Now I’m on 32M, but this value is very high in my opinion.

It feels faster if i set it to 128M, but then i get a warning cause of dangerous settings in mysqltuner.
maybe the joins should be checked?

Have you tried what I suggested above?

Yes I’ve done this settings.
But on my env, its not only the graphs.
i have a “unaknowledged alerts” widget on portal, and this is also slow loading.

The fact that a widget is loading slow is odd as that’s just php / mysql based. Considering you only have two devices monitored then this really does indicate a local issue but I’m not sure what else to suggest.

I’m not the one who have only two devices.
I have 100 devices, and about 1500 ports.
It’s not that much, but more than two.
As written before, alot joins without indexes and this caused alot disk temp table.
This is mysql related.
So a php / mysql widget can get slow, if it needs disk temp tables.

SHould i check something else?

I don’t have any other suggestions I’m afraid.
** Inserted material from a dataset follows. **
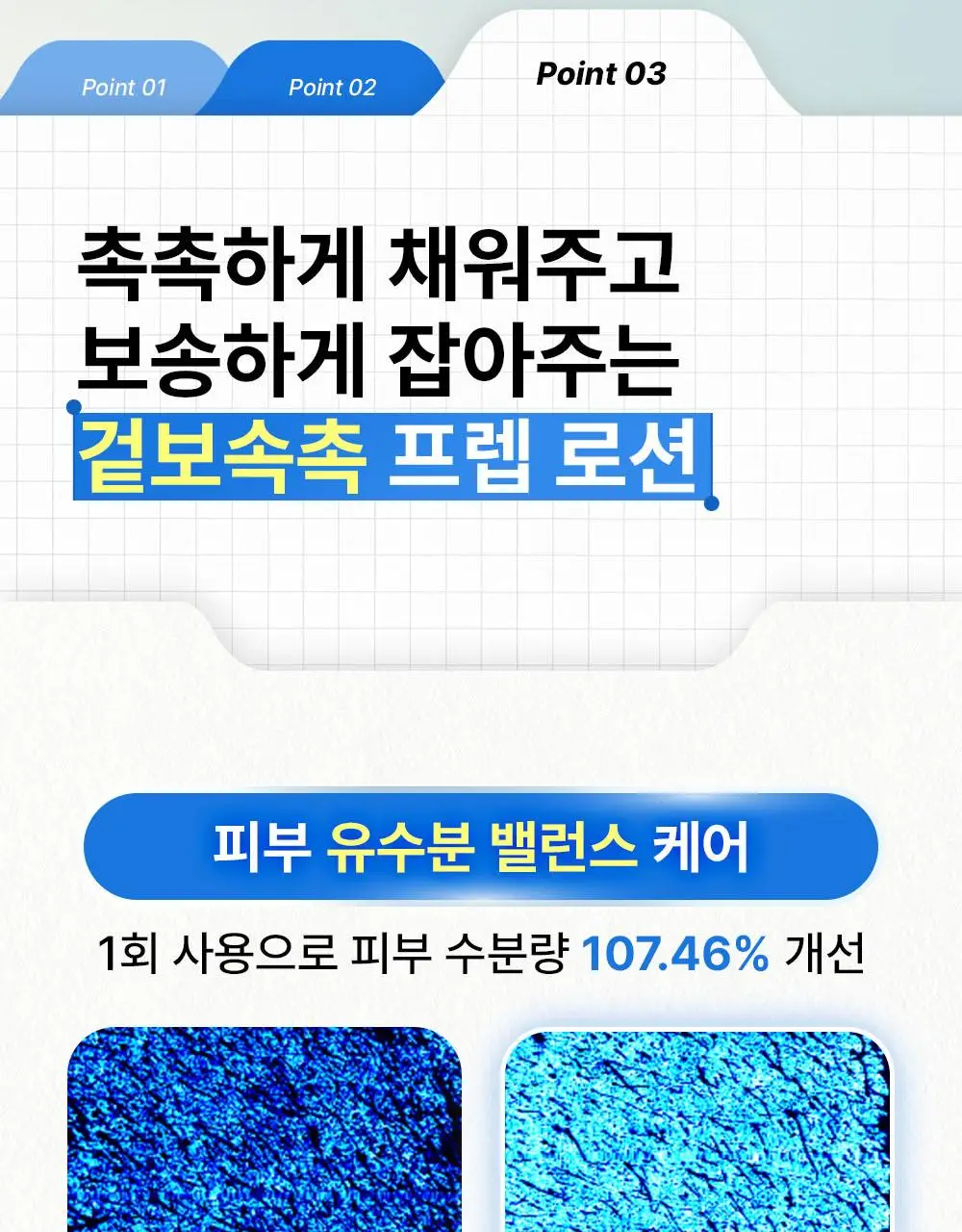 [여름화잘먹/프렙로션] 더샘 스킨 프렙 밸런싱 밀크 로션 155ml 상세페이지 24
I have done some more analysis.
It’s not the widget itself.
The high cost requests (in network tab) are the graph.php?..
Others get queued behind this requests.
It seems the graphs generagion is not that fast.

Is there a way to cache the graphs itself? (not only the rrd data)
maybe it would be required to generate graphs on poll time to get the webfrontend work responsive on bigger environments, or is this a bad idea?

on my dashboard it loads 15 graphs every time it gets refreshed.
the fastest graph here is on 851ms, the slowest is on 3,4s
cause there are i think about 4 or 5 request at the same time it gets slow, because the other requests are waiting seconds to start.